== THE RECORDS ==
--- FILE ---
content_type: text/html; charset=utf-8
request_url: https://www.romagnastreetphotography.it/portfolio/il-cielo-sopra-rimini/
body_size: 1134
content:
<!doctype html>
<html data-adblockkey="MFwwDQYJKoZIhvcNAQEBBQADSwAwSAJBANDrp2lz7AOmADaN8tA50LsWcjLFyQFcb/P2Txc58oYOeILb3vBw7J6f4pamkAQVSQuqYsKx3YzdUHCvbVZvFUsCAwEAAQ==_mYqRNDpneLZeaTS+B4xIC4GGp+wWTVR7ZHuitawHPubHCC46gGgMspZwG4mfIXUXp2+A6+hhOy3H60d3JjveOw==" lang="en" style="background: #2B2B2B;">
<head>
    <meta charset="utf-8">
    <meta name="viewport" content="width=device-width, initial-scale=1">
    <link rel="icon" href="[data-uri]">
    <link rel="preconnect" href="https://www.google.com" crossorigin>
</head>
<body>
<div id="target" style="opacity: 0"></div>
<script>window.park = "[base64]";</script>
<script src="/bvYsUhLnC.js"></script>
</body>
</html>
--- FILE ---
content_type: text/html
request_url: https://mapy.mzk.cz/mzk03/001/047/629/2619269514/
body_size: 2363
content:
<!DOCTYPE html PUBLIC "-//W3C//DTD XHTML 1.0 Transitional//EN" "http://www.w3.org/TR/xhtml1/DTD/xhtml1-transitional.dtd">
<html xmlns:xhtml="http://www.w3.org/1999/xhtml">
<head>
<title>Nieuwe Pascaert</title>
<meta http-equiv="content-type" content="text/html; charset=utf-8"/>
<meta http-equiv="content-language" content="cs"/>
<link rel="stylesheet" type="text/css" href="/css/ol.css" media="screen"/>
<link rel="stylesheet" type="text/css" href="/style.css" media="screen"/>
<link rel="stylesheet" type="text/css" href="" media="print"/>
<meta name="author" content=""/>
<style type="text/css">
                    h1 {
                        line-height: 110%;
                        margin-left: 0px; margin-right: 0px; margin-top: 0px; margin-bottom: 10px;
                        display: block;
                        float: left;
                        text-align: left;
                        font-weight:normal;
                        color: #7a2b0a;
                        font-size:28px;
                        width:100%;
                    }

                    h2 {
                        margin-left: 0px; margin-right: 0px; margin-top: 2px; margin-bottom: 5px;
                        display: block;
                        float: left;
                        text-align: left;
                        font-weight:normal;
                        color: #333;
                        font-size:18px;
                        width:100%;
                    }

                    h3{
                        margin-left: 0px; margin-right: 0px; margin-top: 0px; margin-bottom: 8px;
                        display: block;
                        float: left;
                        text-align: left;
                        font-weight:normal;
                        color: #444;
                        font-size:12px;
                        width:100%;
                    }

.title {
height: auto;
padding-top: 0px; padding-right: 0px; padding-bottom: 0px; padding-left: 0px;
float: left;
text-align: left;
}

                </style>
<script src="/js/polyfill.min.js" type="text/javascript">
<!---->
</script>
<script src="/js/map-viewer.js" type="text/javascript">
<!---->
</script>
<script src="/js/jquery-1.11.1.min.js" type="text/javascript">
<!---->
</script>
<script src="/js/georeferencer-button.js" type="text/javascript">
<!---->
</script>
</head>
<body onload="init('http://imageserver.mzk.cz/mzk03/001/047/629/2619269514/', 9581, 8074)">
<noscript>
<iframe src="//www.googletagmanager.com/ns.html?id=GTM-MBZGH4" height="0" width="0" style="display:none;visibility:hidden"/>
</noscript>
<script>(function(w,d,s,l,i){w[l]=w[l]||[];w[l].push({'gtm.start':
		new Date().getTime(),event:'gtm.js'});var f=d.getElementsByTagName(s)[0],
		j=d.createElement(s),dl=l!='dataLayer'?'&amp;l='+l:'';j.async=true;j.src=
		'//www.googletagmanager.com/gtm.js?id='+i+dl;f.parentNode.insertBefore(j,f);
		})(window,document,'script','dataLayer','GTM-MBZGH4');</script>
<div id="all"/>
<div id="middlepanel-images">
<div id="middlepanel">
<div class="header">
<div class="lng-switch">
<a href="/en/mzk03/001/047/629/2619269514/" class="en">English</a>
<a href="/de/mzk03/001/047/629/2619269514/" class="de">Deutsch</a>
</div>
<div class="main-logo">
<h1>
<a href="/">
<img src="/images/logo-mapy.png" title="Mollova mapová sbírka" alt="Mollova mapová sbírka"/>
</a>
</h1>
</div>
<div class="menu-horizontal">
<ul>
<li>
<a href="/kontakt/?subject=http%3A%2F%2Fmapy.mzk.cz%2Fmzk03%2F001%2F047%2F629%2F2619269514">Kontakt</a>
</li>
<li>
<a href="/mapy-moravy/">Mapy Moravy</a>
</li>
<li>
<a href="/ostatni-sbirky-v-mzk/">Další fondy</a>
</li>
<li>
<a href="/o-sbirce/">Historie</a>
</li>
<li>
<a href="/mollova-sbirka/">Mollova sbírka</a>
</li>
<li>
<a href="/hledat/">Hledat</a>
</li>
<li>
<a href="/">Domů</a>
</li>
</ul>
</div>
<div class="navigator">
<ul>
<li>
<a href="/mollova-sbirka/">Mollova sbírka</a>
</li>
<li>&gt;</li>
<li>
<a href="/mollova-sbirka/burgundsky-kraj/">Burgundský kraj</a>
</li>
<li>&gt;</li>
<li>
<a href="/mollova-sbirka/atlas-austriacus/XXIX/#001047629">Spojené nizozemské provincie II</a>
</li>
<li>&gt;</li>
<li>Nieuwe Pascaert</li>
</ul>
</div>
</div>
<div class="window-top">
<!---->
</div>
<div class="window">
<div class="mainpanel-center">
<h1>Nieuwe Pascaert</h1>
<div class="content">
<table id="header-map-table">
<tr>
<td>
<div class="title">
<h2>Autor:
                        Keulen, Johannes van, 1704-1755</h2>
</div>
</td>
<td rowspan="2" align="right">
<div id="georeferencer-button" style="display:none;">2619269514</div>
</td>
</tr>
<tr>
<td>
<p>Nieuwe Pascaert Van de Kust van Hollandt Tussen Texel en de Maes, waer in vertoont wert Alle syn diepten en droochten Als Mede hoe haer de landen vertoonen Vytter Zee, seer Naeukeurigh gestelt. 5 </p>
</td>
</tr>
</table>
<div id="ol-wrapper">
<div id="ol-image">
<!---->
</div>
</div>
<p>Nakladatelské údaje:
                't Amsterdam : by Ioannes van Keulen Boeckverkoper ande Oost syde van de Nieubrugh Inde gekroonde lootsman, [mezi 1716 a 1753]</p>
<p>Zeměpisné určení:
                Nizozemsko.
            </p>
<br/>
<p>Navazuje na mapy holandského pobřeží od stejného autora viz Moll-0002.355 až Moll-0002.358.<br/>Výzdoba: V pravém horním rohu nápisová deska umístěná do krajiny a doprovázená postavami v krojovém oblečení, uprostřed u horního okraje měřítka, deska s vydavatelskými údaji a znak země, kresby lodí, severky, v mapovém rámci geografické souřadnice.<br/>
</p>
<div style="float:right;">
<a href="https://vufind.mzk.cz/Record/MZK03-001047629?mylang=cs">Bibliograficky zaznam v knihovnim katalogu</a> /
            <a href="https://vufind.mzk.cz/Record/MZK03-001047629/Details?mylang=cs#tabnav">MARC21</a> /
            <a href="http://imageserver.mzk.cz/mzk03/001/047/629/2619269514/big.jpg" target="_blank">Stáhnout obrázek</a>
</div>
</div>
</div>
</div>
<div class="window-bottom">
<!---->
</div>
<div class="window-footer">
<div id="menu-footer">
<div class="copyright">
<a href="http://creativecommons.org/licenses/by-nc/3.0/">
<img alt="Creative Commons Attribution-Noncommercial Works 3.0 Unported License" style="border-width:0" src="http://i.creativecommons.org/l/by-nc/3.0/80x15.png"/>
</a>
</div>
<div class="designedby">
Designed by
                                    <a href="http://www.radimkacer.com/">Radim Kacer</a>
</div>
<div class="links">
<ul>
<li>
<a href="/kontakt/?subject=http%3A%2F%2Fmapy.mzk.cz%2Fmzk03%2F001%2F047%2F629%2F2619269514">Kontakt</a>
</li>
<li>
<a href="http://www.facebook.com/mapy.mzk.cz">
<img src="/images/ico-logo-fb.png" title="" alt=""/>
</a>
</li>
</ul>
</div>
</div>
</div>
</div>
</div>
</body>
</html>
===
WORK TO BE COMPLETED:
The expected answer is a copy of each line in the records that holds the word "header".

TASK RESULT:
<div class="header">
<table id="header-map-table">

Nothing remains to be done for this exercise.